— Document text —
_____
Arrange 4 Guests on One Side: 9C4*4!*9C3*3!*11!

[Crystal037]

Homework Statement

Eighteen guests have to be seated, half in each side of a long table. Four particular guests desire to sit on 1 particular side and the three others on the other side. Determine the no of ways in which sitting arrangement can be done

Relevant Equations

no of arrangements =nPr

4 guests want to be seated on one particular side.
So we choose 4 out of 9 seats on that particular side for them i.e 9C4. And they can arrange among themselves in 4! Ways.
So 9C4*4!
The we choose 3 out of 9 seats on the other side for the three people 9C3
They can arrange themselves in 3! Ways.
So 9C3*3!
Now the rests of the people can choose the 11 left seats and arrange themselves in 11! Ways
Therefore total no. of seating arrangements = 9C4*4! *9C3*3! * 11!
But thus isn't the correct answer.
_____
— Extracted entries —
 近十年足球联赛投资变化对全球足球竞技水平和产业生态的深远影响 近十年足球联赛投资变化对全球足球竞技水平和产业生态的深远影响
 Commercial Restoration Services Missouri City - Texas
_____
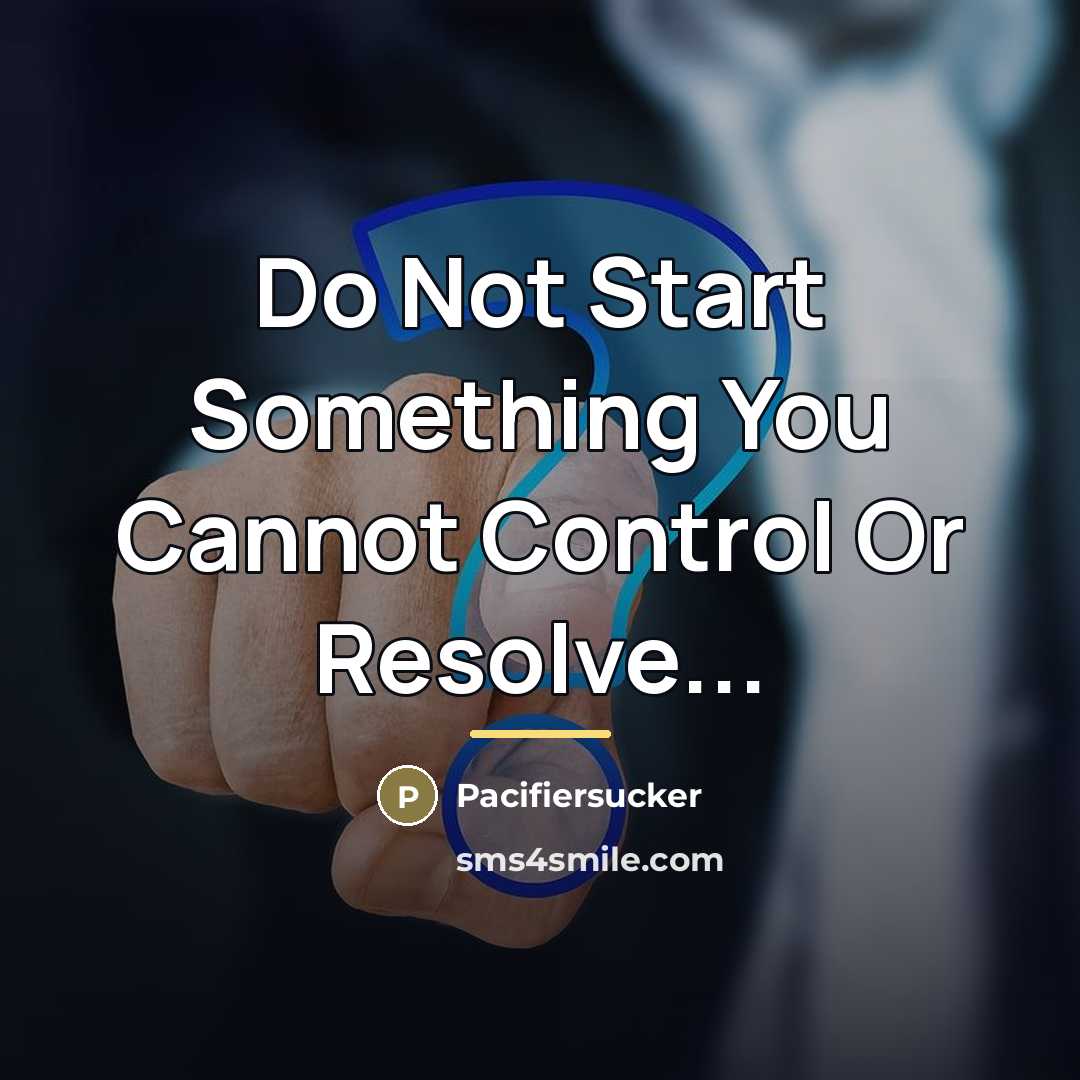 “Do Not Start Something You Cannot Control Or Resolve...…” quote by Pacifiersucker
_____
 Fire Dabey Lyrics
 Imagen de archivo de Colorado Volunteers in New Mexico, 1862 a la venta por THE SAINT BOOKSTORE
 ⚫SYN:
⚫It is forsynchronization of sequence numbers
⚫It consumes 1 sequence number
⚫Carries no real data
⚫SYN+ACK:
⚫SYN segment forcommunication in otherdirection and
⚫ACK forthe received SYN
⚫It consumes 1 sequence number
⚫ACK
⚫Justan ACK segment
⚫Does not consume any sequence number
_____
— Task requirements —
Translate this sentence from the seating-arrangement post into Spanish: "Eighteen guests have to be seated, half in each side of a long table." The records have no connection to the seating-arrangement post.

— Task answer —
Dieciocho invitados deben sentarse, la mitad a cada lado de una mesa larga.